● **Text shown**:
The ARIB STDT109 standard specifies the (755.5–764.5) MHz band with a center frequency of 760 MHz and a channel width of up to 9 MHz.
DSRC standards shall optimize the resource use of the control plane and/or user plane for transfer of continuous uplink data that requires both a high data rate (e.g., 10 Mbps) and a very low end-to-end latency in the range of 1–10 ms. An earlier paper reports practical latency research results obtained during a moving field test, taking into account the vehicle speed and packet loss percentage [36]. The measured vehicle-to-roadside latency under various conditions averages to 4.3 ms with a maximum value of around 5 ms, which is within the officially approved DSRC standard specifications.
DSRC is a wireless communication method with a limited range in order of tens of meters. In order to establish an active sideling to any roadside device, the speed of the automobile has to be relatively low, so as to allow enough time for switching. One of the proposed solutions is to use extended range DSRC repeater, but this poses another problem [37]. With an increased number of intermediary nodes, transmission delay times are also increased, which limits the use of safety messages.

● **Data excerpt**:
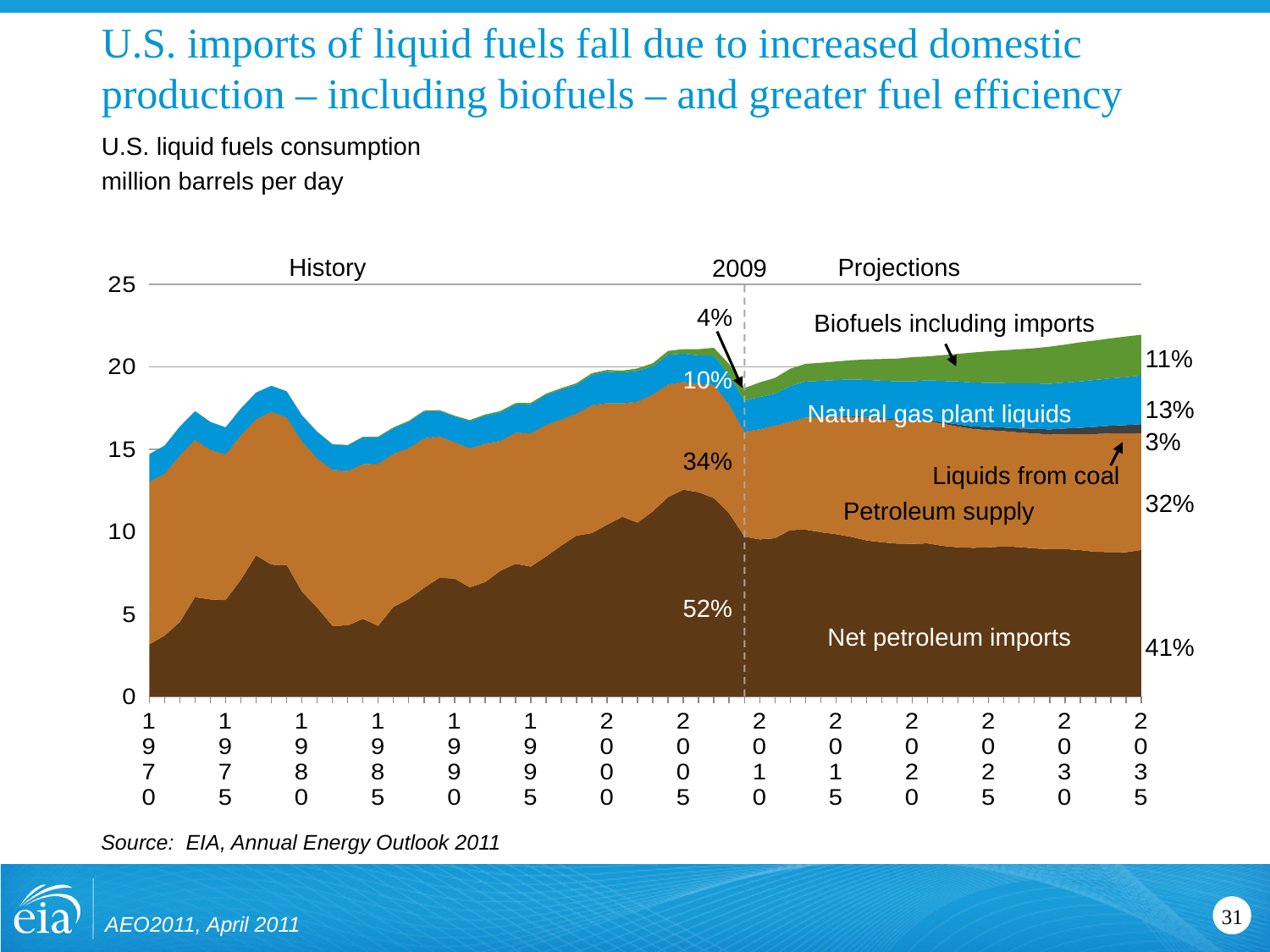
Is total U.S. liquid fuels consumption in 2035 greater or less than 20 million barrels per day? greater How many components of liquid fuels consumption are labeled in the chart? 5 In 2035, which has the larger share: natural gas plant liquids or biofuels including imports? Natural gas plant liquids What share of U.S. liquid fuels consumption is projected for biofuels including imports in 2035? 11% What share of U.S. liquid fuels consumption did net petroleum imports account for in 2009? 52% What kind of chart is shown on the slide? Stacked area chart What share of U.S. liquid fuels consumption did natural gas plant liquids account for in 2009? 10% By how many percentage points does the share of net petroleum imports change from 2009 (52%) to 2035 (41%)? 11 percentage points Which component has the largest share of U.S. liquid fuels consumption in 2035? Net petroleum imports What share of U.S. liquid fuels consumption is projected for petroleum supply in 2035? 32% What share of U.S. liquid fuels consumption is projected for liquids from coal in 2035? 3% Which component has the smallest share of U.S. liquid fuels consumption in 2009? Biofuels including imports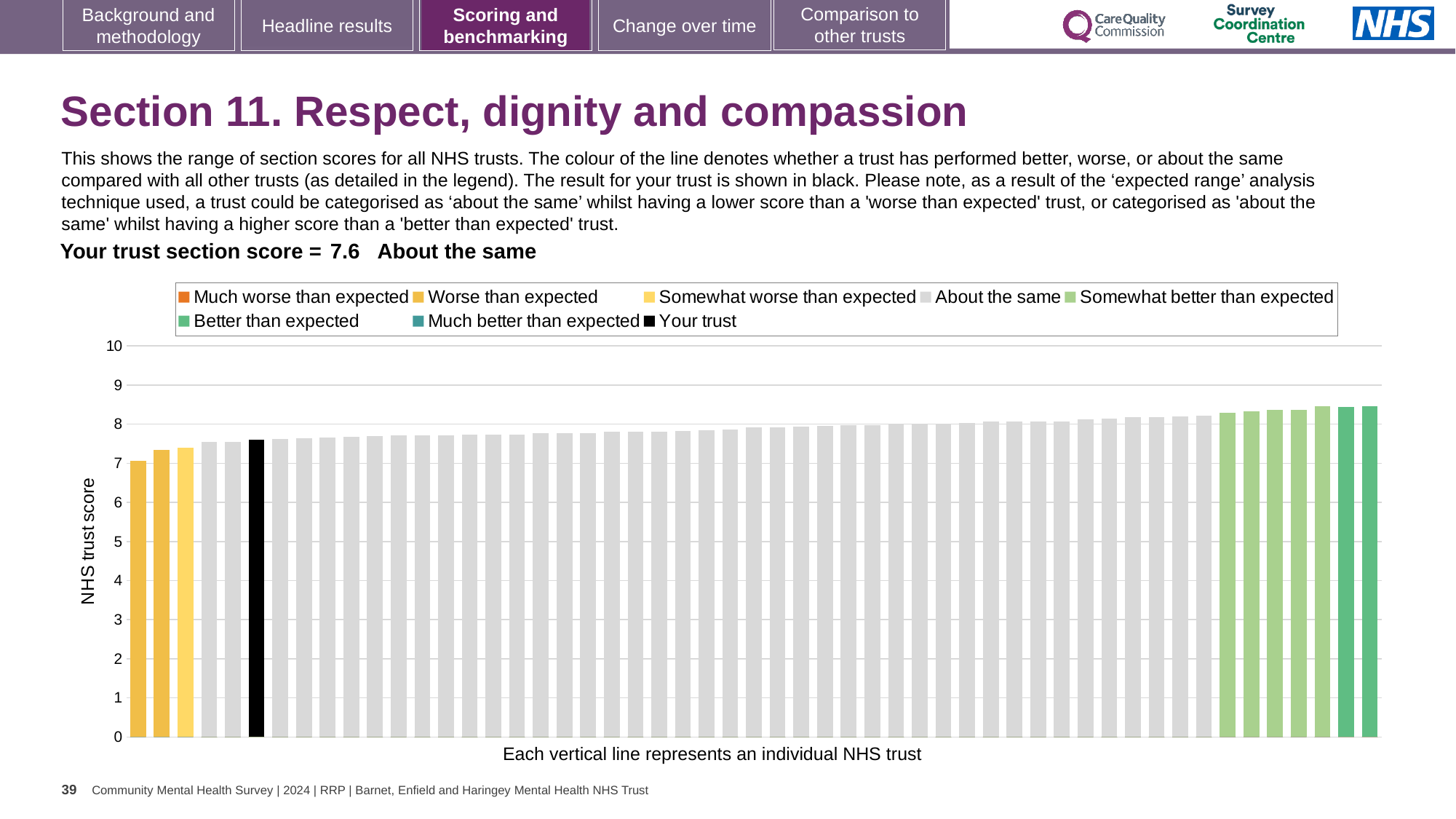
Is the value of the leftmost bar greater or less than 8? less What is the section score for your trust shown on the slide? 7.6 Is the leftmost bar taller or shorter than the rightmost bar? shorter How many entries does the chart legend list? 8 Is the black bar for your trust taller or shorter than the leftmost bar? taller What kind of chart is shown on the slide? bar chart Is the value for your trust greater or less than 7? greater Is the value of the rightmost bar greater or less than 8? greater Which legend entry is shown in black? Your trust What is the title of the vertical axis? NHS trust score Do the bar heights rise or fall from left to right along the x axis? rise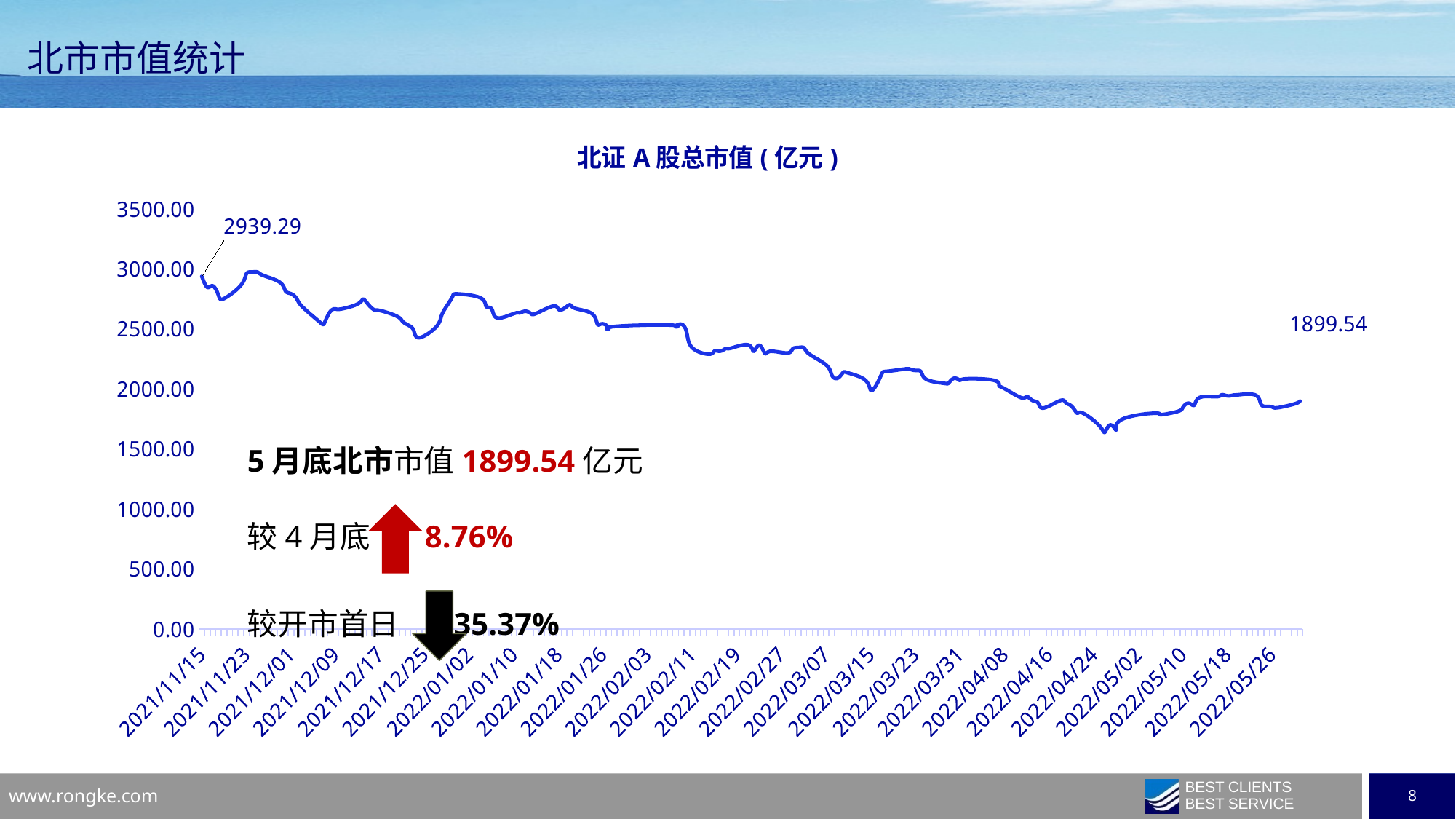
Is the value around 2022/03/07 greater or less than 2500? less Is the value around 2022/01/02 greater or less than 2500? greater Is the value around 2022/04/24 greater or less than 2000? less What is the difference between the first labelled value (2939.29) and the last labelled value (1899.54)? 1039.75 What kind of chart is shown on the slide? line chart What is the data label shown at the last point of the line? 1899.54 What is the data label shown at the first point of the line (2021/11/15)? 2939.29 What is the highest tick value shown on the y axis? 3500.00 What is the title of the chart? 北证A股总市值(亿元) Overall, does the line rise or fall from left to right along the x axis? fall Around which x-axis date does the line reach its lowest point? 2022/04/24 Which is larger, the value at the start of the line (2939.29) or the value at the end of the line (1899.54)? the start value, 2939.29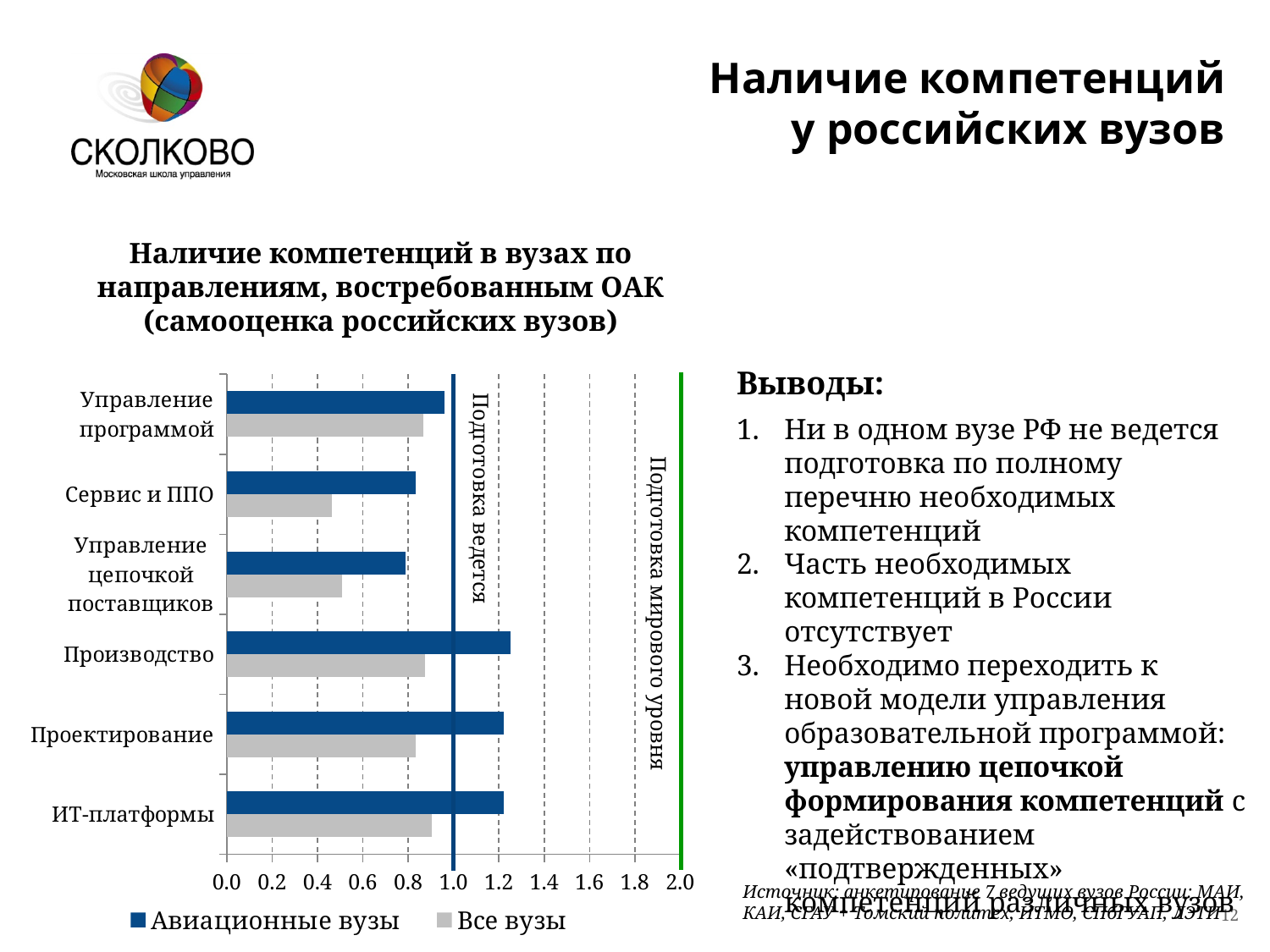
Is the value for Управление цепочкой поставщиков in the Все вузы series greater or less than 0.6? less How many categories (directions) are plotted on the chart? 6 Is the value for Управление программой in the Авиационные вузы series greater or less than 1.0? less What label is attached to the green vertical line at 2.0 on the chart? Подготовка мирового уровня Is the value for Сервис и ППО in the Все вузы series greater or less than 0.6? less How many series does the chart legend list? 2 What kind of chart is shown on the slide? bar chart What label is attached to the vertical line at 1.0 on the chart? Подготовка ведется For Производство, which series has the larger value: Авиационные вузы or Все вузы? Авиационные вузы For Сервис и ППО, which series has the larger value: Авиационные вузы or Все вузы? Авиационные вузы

● **What to do**:
A) List every figure in the DSRC text that comes with a unit of measure.
B) Write the next part of the DSRC text, picking up after its final sentence.

● **Results**:
A) 755.5–764.5 MHz; 760 MHz; 9 MHz; 10 Mbps; 1–10 ms; 4.3 ms; 5 ms

B)
Other downside of DSRC is the distribution of data packets during intensive traffic [37,38]. During these conditions network equipment capacity is maxed out due to increased numbers of connected devices using same radio channels. As a consequence, signal interference and transmission delay is increased, while data transmission rate is decreased. During intense traffic conditions and while using high data rate transmission between devices, device authentication may not be handled properly or not be handled at all. This in turn makes the network vulnerable. This is crucial, as it provides the means to misinform road users using false safety messages (messages about accidents, traffic conditions and traffic management). This in turn may be the reason for new traffic accidents. An upgrade to IEEE 802.11ax-based transceivers for DSRC V2X systems could increase the load handling capability, thus mitigating previously mentioned issues related to overcrowding.

2.2. Standards for 4G- and 5G-Based Cellular (C-V2X) Technology

C-V2X stands for cellular communication for data transmission between vehicles and its environment (V2X). C-V2X technology is regulated by the 3GPP (3rd Generation Partnership Project) international organization, taking into account the growing needs of the automotive industry and the development of the V2X services. Furthermore, automotive, telecommunication, other mobility and transport technology industry-leading companies have created the 5G Automotive Association (5GAA) with the goal to expedite the development and real-world implementation of the C-V2X.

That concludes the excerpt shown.